People who don’t think Cooper is moving fast enough plan to gather in front of the Executive Mansion on Tuesday. The demonstration could test the limits of the orders by Cooper and a similar one in Wake County.

Ashley Smith, a co-founder of the ReopenNC group, said on Monday that hundreds of people expected to participate will practice social distancing. U.S. Rep. Dan Bishop, a Charlotte Republican, and a GOP state senator also are expected to attended.

One person at a ReopenNC rally last week was arrested after Raleigh police warned the crowd multiple times that they were violating Cooper’s order. The order, however, doesn’t prevent them from petitioning the governor, Smith said.

“Our constitutional right is not displaceable and it cannot be violated by any executive order,” said Smith, who with her husband operates a payment processing firm in Morganton for businesses. The group, which lists 62,000 members on its Facebook page, is formed on the premise that “this shutdown isn’t sustainable economically,” Smith added.

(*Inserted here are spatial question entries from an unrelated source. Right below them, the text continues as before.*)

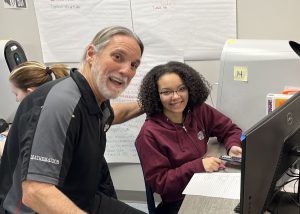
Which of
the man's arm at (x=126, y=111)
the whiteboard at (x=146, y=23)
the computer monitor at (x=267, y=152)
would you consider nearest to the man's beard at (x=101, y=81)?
the man's arm at (x=126, y=111)

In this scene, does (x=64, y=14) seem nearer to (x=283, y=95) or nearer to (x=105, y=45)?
(x=105, y=45)

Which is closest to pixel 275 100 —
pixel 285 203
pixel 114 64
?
pixel 285 203

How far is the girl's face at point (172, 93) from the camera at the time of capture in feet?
5.72

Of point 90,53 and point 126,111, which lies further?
point 126,111

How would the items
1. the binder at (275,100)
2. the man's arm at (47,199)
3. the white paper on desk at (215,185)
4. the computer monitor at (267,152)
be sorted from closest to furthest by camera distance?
the computer monitor at (267,152), the man's arm at (47,199), the white paper on desk at (215,185), the binder at (275,100)

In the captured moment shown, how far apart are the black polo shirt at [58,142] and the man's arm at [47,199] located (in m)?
0.02

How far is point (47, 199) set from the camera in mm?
1143

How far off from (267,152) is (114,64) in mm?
701

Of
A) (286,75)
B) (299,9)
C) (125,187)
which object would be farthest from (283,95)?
(125,187)

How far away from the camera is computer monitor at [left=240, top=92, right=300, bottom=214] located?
82cm

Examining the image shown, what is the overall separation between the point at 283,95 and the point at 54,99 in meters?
0.99

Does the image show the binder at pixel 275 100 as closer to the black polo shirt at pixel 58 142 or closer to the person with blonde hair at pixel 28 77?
the black polo shirt at pixel 58 142

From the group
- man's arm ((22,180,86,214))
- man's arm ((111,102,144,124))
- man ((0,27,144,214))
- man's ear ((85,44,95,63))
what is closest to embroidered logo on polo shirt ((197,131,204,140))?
man's arm ((111,102,144,124))

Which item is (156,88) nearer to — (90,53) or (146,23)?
(90,53)
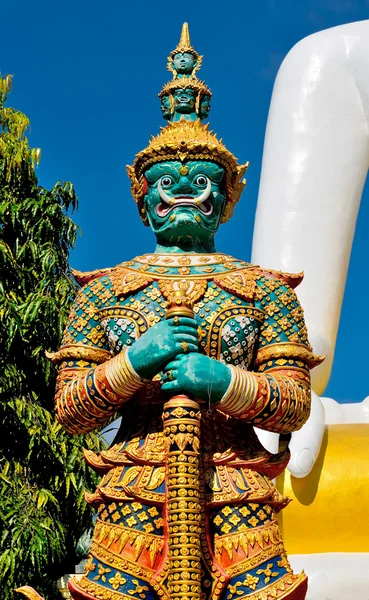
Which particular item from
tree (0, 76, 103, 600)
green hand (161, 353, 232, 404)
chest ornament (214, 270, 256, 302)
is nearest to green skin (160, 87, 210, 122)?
chest ornament (214, 270, 256, 302)

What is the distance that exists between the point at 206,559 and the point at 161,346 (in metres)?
0.74

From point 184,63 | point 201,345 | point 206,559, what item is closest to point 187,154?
point 184,63

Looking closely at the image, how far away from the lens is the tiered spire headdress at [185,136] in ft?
11.9

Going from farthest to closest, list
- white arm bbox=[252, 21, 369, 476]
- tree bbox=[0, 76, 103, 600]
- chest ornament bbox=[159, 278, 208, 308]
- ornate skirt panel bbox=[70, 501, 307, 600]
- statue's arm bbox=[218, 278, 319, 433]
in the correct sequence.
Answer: tree bbox=[0, 76, 103, 600], white arm bbox=[252, 21, 369, 476], chest ornament bbox=[159, 278, 208, 308], statue's arm bbox=[218, 278, 319, 433], ornate skirt panel bbox=[70, 501, 307, 600]

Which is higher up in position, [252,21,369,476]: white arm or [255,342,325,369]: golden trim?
[252,21,369,476]: white arm

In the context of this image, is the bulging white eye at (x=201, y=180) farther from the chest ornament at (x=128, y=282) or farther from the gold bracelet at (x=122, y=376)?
the gold bracelet at (x=122, y=376)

Responding to a letter from an attorney for ReopenNC seeking guidelines to demonstrate lawfully, Cooper attorney William McKinney wrote on Monday that the governor’s executive order allows outdoor protests to continue.

But the protesters can’t gather in enclosed space and individuals must remain at least 6 feet (2 meters) apart unless they are from the same household, McKinney wrote. It appears many participants in last week’s rally didn’t do that, he added, causing police to intervene.